TASK REQUIREMENTS:
Lines below that hold the word "California" must be copied in full.

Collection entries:
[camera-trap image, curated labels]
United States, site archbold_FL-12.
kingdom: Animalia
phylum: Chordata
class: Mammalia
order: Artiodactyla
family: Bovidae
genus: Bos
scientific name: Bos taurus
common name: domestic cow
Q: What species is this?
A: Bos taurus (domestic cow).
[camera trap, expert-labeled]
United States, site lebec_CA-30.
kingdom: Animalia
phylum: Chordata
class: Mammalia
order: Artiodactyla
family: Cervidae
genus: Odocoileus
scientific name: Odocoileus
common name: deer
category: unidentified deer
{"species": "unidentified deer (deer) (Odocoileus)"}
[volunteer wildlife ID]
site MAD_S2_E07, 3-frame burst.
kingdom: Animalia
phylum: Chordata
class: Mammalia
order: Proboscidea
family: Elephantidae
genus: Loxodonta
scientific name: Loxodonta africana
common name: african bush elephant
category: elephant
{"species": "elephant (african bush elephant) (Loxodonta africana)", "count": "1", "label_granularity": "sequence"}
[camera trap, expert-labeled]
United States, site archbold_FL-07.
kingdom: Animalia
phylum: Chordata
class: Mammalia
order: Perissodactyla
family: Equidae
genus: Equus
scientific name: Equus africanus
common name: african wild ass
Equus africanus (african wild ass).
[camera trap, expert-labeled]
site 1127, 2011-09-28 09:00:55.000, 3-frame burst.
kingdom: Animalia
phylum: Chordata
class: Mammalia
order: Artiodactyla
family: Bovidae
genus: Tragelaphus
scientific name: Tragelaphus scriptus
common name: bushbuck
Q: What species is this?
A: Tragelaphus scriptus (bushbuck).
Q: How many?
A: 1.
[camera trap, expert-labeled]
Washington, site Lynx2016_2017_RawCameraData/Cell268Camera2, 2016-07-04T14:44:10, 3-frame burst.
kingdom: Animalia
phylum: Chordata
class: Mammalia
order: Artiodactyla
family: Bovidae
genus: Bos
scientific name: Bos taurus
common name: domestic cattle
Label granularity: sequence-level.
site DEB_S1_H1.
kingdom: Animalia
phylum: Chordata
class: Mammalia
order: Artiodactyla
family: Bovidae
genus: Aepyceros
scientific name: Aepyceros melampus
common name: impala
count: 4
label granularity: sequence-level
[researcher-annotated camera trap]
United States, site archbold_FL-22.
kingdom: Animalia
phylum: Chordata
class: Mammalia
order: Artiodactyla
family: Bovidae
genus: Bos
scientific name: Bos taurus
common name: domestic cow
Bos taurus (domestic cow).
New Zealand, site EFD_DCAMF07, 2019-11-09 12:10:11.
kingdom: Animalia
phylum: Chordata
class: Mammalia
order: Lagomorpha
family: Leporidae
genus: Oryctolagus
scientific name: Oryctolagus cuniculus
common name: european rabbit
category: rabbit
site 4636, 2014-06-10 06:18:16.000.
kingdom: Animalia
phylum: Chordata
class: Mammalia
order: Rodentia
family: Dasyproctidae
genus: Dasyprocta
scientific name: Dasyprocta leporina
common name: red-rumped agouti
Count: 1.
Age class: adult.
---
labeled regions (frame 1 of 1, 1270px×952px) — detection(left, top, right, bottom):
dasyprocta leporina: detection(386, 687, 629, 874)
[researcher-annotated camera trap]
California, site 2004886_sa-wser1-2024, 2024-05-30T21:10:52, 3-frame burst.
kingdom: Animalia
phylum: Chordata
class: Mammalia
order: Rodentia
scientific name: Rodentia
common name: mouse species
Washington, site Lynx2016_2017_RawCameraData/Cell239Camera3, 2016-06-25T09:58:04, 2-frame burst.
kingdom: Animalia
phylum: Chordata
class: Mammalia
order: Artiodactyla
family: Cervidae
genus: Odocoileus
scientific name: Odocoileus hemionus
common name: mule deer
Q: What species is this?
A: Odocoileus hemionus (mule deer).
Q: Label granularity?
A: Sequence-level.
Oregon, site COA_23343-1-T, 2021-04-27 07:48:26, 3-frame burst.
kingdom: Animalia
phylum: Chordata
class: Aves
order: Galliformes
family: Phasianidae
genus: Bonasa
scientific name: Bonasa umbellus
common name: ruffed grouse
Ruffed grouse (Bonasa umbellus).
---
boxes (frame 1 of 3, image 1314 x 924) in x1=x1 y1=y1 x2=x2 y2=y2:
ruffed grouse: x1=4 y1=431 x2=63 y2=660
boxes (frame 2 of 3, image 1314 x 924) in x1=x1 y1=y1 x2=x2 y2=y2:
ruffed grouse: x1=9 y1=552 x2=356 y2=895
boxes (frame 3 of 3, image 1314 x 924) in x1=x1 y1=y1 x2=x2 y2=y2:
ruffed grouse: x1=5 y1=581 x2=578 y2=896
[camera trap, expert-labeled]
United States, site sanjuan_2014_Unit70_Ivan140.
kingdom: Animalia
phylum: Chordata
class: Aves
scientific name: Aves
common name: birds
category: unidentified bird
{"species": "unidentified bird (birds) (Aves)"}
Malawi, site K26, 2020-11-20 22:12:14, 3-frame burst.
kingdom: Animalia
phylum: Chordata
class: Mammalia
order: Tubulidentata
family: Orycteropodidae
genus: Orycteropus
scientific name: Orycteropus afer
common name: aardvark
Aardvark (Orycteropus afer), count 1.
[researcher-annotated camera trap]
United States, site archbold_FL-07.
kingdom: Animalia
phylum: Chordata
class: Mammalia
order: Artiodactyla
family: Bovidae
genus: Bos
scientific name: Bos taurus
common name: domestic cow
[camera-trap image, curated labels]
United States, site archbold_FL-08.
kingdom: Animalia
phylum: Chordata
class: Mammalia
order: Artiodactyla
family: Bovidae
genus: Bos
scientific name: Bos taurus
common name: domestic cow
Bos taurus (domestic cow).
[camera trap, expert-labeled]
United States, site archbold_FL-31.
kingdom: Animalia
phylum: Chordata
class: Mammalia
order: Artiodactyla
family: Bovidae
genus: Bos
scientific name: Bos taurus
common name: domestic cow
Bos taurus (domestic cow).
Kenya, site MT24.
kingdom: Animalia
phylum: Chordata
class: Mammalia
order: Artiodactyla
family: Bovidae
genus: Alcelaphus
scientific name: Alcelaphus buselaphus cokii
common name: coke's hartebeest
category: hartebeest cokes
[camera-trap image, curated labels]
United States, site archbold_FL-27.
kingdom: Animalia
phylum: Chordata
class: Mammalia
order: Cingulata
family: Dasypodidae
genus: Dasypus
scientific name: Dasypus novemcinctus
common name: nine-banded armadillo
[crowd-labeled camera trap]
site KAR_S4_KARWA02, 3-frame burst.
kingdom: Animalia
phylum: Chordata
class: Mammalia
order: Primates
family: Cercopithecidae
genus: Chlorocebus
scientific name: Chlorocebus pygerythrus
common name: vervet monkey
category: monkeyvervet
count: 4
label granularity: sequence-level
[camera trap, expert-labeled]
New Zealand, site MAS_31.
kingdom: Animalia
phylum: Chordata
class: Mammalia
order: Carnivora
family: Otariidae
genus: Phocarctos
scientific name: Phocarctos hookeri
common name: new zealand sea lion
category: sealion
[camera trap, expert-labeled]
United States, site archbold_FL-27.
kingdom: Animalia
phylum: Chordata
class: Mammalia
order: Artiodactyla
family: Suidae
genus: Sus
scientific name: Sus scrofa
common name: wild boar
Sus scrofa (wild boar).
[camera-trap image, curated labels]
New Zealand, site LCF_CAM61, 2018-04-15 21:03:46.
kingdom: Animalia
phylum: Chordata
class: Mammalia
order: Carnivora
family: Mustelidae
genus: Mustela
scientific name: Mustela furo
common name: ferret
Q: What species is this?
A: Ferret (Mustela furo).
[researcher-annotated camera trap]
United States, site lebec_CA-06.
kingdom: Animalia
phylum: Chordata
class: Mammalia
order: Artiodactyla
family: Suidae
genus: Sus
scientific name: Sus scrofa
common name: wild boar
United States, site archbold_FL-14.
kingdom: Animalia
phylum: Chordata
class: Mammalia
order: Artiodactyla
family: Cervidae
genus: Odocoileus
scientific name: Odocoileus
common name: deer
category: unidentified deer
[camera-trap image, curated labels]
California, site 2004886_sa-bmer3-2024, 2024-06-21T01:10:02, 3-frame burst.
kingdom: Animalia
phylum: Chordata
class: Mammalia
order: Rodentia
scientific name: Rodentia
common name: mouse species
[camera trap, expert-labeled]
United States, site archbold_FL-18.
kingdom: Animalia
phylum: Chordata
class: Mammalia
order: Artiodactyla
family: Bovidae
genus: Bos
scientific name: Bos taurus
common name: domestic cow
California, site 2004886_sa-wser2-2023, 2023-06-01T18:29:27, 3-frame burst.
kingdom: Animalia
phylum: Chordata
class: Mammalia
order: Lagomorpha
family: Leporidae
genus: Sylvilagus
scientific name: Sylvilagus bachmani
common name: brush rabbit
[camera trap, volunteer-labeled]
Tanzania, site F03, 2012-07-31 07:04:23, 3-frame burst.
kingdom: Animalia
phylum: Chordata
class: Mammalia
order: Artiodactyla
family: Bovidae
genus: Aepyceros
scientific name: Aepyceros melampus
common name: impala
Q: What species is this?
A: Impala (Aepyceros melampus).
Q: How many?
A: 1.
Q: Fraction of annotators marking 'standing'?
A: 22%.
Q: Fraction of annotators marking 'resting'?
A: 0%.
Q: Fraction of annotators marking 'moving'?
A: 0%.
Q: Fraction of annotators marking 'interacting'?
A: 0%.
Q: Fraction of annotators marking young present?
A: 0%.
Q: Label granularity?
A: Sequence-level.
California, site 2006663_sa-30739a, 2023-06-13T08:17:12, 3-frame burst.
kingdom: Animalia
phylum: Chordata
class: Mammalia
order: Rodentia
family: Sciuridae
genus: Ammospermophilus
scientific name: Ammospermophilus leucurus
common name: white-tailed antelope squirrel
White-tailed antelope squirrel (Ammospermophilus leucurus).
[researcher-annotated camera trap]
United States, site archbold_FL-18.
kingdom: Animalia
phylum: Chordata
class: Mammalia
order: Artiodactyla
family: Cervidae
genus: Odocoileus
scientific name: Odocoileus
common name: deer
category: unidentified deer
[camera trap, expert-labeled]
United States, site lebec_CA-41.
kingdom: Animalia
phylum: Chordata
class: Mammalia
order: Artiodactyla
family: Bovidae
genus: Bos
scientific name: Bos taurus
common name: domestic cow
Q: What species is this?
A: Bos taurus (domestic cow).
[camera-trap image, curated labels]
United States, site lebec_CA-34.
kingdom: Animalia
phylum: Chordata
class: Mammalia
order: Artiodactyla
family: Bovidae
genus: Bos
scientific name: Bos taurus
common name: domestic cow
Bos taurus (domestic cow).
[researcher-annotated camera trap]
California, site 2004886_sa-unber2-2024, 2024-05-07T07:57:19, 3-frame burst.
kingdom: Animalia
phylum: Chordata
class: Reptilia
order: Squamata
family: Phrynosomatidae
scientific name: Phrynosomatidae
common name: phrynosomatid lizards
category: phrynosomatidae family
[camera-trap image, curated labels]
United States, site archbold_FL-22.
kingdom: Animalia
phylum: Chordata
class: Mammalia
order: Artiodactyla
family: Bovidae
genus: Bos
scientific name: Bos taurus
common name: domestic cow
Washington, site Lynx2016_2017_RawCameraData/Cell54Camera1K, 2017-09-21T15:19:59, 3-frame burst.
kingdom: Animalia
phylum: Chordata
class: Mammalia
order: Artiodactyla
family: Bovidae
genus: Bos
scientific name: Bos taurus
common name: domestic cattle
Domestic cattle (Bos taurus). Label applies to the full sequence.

OUTPUT FOR THIS TASK:
California, site 2004886_sa-wser1-2024, 2024-05-30T21:10:52, 3-frame burst.
California, site 2004886_sa-bmer3-2024, 2024-06-21T01:10:02, 3-frame burst.
California, site 2004886_sa-wser2-2023, 2023-06-01T18:29:27, 3-frame burst.
California, site 2006663_sa-30739a, 2023-06-13T08:17:12, 3-frame burst.
California, site 2004886_sa-unber2-2024, 2024-05-07T07:57:19, 3-frame burst.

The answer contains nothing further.